Amortization is the reduction of your loan principal over the life of your mortgage term, and when applying for a fixed-rate home loan, it’s customary for lenders to give an amortization table. Like most people, you’re simply happy to buy a house, and with regards to the break down of each payment, you could probably care less. As long as your principal goes down and you pay off the house in the 360th month, you may have no complaints.
But don’t file away your amortization table so fast. Taking a look at your table can help you assess the true cost of the mortgage loan. As you know, repayment of a mortgage isn’t only about the sale price of the house or the principal. Lenders charge interest, and in the beginning, a greater percentage of your payments go toward reducing the interest. Borrowers don’t typically like to think about the interest charges, and this is a reason why some don’t review their amortization table.
Take out a $200,000 fixed-rate mortgage for 30 years at 4.0% and you’ll pay about $143,730 just in interest alone – a grand total of $343,730. This is the ugly truth about mortgages that some people can’t stomach. They simply don’t want to come face-to-face with the total interest charges. But there’s another reason why some don’t read their table.
Because amortization tables are long and feature several columns, many assume that they’re complicated to understand. However, this couldn’t be further for the truth. These tables are organized and include all the information you need to keep track of your mortgage loan.
- Payment column: The first column of your amortization table lists each loan payment number. The numbers are 1 to 360 for a 30-year mortgage, and 1 to 180 for a 15-year mortgage. Next to each loan payment number is your actual loan payment amount, which doesn’t change throughout the table.
- Payment due column: The second column has the date that each payment is due. Payments are due the same day each month. Look at the last entry of the amortization table to learn your pay off date.

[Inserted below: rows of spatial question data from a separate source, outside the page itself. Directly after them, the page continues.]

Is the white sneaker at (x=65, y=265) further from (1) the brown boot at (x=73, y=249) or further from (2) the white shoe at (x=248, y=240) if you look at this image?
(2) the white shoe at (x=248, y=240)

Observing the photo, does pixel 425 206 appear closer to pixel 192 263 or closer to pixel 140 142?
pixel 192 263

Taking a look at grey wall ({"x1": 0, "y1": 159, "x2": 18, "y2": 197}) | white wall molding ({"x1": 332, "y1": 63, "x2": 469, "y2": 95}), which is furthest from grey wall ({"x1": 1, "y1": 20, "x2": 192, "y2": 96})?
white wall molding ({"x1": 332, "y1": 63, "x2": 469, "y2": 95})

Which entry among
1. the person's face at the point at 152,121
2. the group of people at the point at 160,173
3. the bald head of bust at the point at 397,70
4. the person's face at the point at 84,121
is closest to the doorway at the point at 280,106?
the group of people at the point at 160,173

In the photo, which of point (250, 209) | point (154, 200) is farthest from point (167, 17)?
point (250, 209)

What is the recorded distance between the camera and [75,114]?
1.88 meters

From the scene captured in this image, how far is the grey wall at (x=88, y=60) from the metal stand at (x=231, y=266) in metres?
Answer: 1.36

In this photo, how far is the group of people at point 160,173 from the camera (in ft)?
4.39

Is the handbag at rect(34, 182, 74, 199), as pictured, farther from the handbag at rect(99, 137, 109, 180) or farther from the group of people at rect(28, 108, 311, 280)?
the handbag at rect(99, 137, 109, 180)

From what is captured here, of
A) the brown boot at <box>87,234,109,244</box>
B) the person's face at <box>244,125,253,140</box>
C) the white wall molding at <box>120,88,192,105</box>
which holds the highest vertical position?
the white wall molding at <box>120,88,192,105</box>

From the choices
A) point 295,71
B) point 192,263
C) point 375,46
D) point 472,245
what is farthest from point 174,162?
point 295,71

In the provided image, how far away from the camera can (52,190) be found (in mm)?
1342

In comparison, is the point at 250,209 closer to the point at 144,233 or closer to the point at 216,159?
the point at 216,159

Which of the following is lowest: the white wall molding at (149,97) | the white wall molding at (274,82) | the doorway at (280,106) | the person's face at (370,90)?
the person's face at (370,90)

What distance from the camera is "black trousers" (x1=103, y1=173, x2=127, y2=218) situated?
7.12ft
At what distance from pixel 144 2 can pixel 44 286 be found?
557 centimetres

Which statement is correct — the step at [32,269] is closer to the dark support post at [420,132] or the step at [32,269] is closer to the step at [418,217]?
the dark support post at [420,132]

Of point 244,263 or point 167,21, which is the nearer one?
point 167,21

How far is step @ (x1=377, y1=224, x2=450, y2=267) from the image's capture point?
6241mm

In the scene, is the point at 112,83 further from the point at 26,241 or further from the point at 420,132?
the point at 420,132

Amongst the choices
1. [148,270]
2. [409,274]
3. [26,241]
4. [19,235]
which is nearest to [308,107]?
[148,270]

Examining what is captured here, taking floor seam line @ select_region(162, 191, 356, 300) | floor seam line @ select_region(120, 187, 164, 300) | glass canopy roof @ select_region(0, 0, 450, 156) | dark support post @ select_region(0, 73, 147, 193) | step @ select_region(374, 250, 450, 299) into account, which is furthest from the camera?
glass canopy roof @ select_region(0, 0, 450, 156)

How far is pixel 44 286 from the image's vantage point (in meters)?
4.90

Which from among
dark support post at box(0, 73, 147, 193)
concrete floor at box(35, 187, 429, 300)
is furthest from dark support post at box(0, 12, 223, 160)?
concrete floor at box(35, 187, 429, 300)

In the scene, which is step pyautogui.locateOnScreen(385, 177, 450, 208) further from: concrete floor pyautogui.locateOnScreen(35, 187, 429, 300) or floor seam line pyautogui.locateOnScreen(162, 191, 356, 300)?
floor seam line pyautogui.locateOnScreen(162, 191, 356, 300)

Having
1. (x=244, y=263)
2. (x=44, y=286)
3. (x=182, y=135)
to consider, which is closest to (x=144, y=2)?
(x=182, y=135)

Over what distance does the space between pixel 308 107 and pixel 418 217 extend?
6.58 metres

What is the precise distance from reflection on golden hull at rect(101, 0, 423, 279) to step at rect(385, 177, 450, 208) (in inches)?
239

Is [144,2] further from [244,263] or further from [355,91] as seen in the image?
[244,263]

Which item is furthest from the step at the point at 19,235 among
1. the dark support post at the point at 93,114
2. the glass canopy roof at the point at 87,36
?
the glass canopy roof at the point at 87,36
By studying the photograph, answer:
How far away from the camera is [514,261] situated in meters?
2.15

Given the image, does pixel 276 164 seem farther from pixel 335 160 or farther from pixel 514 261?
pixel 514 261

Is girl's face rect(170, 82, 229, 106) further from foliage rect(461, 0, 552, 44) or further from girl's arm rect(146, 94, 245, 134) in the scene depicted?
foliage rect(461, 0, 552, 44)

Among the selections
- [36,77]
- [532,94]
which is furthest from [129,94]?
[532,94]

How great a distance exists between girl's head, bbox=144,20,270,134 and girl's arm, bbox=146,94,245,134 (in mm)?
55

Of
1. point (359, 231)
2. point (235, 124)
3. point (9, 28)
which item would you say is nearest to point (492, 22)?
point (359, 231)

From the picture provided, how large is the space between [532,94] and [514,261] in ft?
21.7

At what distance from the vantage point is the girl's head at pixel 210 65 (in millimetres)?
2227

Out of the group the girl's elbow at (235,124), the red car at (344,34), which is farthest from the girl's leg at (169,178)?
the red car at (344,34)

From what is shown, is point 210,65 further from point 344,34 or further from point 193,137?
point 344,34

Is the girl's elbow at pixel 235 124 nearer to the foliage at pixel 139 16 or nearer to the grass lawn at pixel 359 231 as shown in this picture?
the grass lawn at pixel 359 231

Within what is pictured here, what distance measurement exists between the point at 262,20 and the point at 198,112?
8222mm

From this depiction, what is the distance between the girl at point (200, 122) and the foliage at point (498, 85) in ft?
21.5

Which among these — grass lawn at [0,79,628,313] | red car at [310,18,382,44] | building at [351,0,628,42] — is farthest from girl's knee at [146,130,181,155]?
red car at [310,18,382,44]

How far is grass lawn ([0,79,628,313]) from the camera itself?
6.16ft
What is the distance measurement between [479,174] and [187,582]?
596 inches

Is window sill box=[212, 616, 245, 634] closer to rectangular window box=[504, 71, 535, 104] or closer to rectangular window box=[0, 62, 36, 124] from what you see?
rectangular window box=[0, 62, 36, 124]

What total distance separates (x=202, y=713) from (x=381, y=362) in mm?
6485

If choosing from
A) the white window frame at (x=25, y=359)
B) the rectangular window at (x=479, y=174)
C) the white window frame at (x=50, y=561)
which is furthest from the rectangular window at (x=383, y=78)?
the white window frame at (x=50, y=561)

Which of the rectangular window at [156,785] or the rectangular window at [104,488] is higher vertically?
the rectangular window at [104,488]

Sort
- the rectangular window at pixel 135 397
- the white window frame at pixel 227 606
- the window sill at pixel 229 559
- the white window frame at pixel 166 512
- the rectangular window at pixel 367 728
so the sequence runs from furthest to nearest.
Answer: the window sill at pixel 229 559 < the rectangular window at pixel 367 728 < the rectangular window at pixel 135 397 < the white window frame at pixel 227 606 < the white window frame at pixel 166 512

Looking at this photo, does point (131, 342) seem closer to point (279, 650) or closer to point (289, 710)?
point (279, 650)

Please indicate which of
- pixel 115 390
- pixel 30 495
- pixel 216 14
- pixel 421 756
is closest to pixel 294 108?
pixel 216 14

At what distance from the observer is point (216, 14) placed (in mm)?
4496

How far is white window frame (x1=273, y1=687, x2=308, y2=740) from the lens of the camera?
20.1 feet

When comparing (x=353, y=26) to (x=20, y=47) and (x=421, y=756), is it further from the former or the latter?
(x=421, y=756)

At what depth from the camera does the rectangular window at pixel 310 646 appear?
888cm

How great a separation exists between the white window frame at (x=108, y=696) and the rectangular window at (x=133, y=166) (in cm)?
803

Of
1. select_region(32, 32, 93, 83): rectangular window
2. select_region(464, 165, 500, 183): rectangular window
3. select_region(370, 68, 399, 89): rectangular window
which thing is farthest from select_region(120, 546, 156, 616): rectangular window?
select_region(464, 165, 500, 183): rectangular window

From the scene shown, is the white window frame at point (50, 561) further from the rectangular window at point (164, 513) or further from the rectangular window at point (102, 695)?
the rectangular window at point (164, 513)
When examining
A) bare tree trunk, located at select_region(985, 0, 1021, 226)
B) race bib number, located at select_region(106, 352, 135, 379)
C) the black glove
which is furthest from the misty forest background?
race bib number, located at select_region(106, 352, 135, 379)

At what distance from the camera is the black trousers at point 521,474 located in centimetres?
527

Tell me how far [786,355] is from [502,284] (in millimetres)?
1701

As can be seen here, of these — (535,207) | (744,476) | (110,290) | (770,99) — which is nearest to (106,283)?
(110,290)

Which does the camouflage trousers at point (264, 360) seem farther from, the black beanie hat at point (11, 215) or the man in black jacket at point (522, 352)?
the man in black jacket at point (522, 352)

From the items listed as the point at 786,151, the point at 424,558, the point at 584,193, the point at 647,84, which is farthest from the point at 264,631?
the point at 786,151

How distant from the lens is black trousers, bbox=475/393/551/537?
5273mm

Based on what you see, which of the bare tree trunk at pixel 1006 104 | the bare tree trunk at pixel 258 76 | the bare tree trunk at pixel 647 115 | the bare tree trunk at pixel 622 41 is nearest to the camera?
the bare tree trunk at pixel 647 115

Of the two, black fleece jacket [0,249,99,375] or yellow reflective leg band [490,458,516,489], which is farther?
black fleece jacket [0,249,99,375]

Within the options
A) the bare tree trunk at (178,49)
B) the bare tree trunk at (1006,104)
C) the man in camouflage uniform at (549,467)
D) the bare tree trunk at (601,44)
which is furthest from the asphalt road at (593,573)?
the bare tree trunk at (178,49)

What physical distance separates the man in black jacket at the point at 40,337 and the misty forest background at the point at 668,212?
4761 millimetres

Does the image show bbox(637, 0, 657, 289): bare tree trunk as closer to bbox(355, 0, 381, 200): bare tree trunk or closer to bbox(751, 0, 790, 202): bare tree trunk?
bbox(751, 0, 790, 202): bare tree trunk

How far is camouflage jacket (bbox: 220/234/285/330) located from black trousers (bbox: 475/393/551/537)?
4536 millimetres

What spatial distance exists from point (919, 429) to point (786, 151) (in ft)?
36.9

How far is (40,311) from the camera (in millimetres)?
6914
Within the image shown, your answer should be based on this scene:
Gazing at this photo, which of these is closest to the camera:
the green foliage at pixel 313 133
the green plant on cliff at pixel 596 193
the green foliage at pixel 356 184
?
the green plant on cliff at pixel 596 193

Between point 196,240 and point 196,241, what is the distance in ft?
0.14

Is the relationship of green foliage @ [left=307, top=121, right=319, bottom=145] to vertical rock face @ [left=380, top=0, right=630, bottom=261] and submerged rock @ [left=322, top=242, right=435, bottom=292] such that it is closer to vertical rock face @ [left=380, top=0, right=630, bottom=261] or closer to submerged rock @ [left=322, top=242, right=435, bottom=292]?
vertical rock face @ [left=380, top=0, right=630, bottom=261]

- Principal and interest columns: The next two columns on the amortization table break down your principal and interest charges. From this table, you’ll know exactly how the lender will apply each monthly payment. In the beginning, your lender applies the majority of your payment to the interest. However, things balance out the longer you have the mortgage. For example, with each payment in the initial years, your lender may only apply $300 to your principal and $600 to your interest. But as you near the end of the loan term, the opposite takes place and lenders apply a greater percentage to the principal.
- Balance column: After making a payment, this column will list your new loan balance, including principal and interest. The balance decreases each month until you reach a $0 balance in month 180 or 360, depending on the length of your mortgage term.